>> begin TEXT TO READ
# Admin Security issue



## Intrezt (Jan 7, 2016)

My friend has a pc at his work that runs windows 8, they need to send pdf files through email, however he ran into an issues once he switched to windows 8.

He brings up pdffactory pro, while outlook runs in the background, once he finds the pdf he wants to email he clicks email button on pdf factory, this is where it's suppose to bring up a compose email in Outlook, but instead he gets an error saying "An error occurred in Windows (MAPISendMail failed). after this another message pops up saying to retry or switch to, in order to fix, this causes outlook to restart itself and then it will work.

So what I did was I set outlook to not run as admin and pdf factory to also not run as admin. once i do that he clicks send and brings up outlook and email sends. however this obviously causes issues in other programs that did not have issues before i took outlook off run as admin.

Does anyone know a fix for the pdf factory issue that won't conflict with other software that may use outlook? any ideas would be very appreciated.


----------



## Masterchiefxx17 (Feb 27, 2010)

Hi and Welcome to TSF!

What version of Outlook are they running? What version of PDF Factory?

Why not upgrade to Windows 8.1 or even Window 10?

What happens if you set both programs to run as administrator?


----------



## Intrezt (Jan 7, 2016)

They are running outlook 2013, pdf factory is i believe version 5. something it's basically the latest one. I've been reading the issue happens on windows 8 and 8.1 mainly. and they can't upgrade to 10 since some of their tools won't be compatible with 10 at their work yet. when they're both ran as administrator i get the same issue.


----------



## Masterchiefxx17 (Feb 27, 2010)

Have you tried what their KB article states?

Outlook 365 issues | FinePrint


----------
>> end TEXT TO READ
In the forum thread above about the MAPISendMail error, write out the passage from "He brings up" up to and including "it will work." word for word.
>> begin EXTRACTED ENTRIES
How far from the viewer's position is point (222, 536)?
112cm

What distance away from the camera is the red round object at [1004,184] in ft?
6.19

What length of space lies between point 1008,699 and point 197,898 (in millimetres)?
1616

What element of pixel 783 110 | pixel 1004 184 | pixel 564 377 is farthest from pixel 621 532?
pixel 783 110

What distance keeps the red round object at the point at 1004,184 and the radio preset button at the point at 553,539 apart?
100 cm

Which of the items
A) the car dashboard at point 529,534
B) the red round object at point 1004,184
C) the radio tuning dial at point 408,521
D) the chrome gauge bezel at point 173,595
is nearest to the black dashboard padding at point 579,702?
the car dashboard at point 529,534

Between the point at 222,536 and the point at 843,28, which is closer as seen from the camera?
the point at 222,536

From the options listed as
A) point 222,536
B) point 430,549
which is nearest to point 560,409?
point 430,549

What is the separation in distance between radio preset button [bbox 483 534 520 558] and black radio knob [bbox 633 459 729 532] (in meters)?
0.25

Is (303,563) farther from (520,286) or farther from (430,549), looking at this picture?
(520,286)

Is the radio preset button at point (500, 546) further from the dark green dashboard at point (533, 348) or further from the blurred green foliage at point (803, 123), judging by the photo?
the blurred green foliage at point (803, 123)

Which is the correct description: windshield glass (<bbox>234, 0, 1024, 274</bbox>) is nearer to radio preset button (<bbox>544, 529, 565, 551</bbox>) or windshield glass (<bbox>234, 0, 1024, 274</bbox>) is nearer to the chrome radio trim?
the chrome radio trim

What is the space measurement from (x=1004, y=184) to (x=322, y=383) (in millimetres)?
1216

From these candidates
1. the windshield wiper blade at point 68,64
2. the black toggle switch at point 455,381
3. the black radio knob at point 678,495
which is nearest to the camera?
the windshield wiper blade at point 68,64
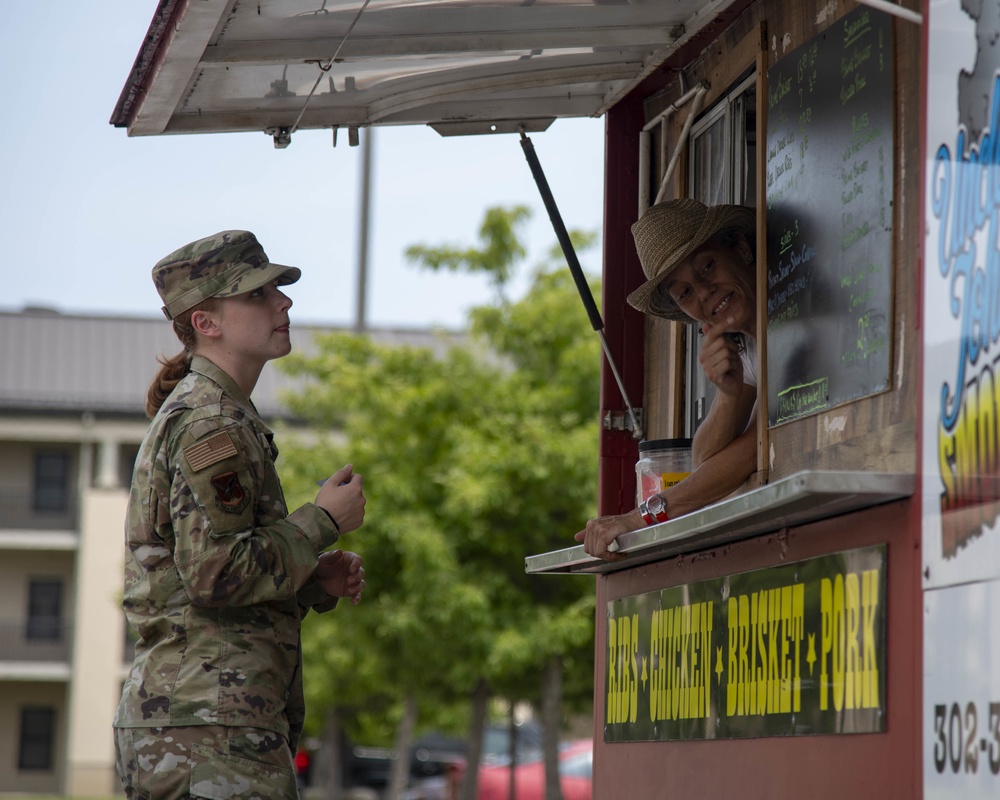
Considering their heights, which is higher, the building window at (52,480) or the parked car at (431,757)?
the building window at (52,480)

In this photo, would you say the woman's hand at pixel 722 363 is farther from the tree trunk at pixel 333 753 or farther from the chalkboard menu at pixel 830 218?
the tree trunk at pixel 333 753

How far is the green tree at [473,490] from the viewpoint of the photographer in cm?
1720

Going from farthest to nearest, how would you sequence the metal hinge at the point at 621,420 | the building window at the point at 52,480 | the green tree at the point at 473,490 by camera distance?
1. the building window at the point at 52,480
2. the green tree at the point at 473,490
3. the metal hinge at the point at 621,420

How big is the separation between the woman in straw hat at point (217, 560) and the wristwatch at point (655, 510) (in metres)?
0.92

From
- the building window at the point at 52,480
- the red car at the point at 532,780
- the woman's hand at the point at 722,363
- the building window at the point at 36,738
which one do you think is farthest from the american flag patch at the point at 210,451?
the building window at the point at 52,480

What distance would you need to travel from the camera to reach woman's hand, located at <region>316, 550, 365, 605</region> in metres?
4.04

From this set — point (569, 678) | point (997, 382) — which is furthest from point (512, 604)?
point (997, 382)

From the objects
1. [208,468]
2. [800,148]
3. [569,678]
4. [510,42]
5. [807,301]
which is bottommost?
[569,678]

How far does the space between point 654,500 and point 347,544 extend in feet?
44.6

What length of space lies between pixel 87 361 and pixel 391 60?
43173 millimetres

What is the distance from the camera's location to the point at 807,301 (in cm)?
420

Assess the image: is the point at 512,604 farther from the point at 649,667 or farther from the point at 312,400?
the point at 649,667

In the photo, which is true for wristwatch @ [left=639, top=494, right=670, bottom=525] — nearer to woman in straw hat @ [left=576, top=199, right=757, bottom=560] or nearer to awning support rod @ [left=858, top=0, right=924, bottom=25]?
woman in straw hat @ [left=576, top=199, right=757, bottom=560]

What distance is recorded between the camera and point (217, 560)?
3561mm
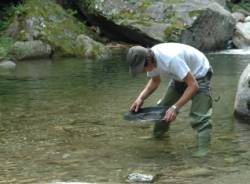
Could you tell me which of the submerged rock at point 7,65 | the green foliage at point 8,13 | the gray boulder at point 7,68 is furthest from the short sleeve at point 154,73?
the green foliage at point 8,13

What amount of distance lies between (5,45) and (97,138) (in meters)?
10.2

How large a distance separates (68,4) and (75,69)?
7.68m

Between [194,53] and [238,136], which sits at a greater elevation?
[194,53]

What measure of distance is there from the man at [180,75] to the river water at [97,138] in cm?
40

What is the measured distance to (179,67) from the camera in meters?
6.03

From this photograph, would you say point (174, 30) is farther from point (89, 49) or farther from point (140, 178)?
point (140, 178)

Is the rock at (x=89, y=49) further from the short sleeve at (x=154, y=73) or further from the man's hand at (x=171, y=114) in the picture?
the man's hand at (x=171, y=114)

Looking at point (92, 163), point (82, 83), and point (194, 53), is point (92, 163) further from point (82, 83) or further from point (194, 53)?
point (82, 83)

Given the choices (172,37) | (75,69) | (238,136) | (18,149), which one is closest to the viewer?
(18,149)

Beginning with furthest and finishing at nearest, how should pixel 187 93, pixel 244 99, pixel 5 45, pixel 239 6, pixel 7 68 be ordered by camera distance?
pixel 239 6
pixel 5 45
pixel 7 68
pixel 244 99
pixel 187 93

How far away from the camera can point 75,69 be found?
47.7 ft

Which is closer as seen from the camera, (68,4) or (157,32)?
(157,32)

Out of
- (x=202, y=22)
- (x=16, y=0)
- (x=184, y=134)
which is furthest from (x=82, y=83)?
(x=16, y=0)

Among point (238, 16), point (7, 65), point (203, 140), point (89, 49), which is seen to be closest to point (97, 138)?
point (203, 140)
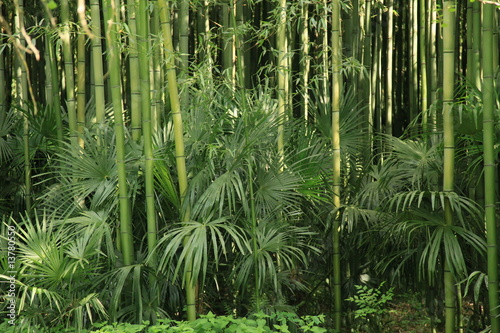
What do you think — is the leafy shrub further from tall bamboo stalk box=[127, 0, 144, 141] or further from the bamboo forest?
tall bamboo stalk box=[127, 0, 144, 141]

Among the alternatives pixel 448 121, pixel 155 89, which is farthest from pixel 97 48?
pixel 448 121

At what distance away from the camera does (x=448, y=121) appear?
2.80m

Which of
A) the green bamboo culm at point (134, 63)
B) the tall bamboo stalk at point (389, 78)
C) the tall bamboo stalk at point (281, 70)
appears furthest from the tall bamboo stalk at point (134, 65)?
the tall bamboo stalk at point (389, 78)

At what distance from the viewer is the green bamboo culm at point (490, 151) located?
8.87 feet

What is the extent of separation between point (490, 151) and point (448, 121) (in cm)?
23

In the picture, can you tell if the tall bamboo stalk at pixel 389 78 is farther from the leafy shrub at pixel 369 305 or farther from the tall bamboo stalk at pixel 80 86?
the tall bamboo stalk at pixel 80 86

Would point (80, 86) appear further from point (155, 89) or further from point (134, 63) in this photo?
point (134, 63)

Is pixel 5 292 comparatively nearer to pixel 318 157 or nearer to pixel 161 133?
pixel 161 133

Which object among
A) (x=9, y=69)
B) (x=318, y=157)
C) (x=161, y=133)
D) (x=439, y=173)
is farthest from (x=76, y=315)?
(x=9, y=69)

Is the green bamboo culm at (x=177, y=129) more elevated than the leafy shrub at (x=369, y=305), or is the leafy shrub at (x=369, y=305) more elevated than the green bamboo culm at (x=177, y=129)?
the green bamboo culm at (x=177, y=129)

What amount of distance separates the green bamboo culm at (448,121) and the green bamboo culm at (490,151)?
0.47ft

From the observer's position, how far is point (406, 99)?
6488 millimetres

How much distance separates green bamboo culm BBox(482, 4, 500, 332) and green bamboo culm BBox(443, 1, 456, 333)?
0.14 meters

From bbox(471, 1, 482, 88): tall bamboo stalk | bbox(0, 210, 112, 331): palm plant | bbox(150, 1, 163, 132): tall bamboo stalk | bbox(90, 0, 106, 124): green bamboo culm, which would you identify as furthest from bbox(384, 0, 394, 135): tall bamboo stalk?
bbox(0, 210, 112, 331): palm plant
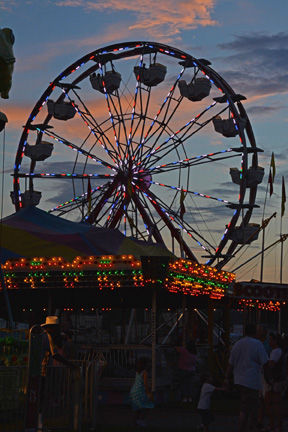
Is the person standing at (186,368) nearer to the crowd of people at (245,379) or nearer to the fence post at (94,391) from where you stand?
the crowd of people at (245,379)

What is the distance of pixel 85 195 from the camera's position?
139 ft

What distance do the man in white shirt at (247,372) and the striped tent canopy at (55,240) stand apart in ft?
43.3

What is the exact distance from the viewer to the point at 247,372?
545 inches

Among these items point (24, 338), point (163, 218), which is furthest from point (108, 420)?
point (163, 218)

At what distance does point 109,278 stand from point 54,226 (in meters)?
7.29

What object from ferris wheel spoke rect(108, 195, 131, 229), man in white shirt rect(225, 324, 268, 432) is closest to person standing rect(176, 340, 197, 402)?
man in white shirt rect(225, 324, 268, 432)

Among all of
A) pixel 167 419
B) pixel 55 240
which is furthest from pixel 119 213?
pixel 167 419

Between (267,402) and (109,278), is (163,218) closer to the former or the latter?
(109,278)

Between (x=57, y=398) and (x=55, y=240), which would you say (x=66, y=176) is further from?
(x=57, y=398)

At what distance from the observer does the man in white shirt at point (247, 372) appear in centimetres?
1385

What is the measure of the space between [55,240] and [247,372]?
14.8 meters

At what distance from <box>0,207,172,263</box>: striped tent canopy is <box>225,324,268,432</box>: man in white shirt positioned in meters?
13.2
>> end EXTRACTED ENTRIES
## OUTPUT OF THE EXERCISE
He brings up pdffactory pro, while outlook runs in the background, once he finds the pdf he wants to email he clicks email button on pdf factory, this is where it's suppose to bring up a compose email in Outlook, but instead he gets an error saying "An error occurred in Windows (MAPISendMail failed). after this another message pops up saying to retry or switch to, in order to fix, this causes outlook to restart itself and then it will work.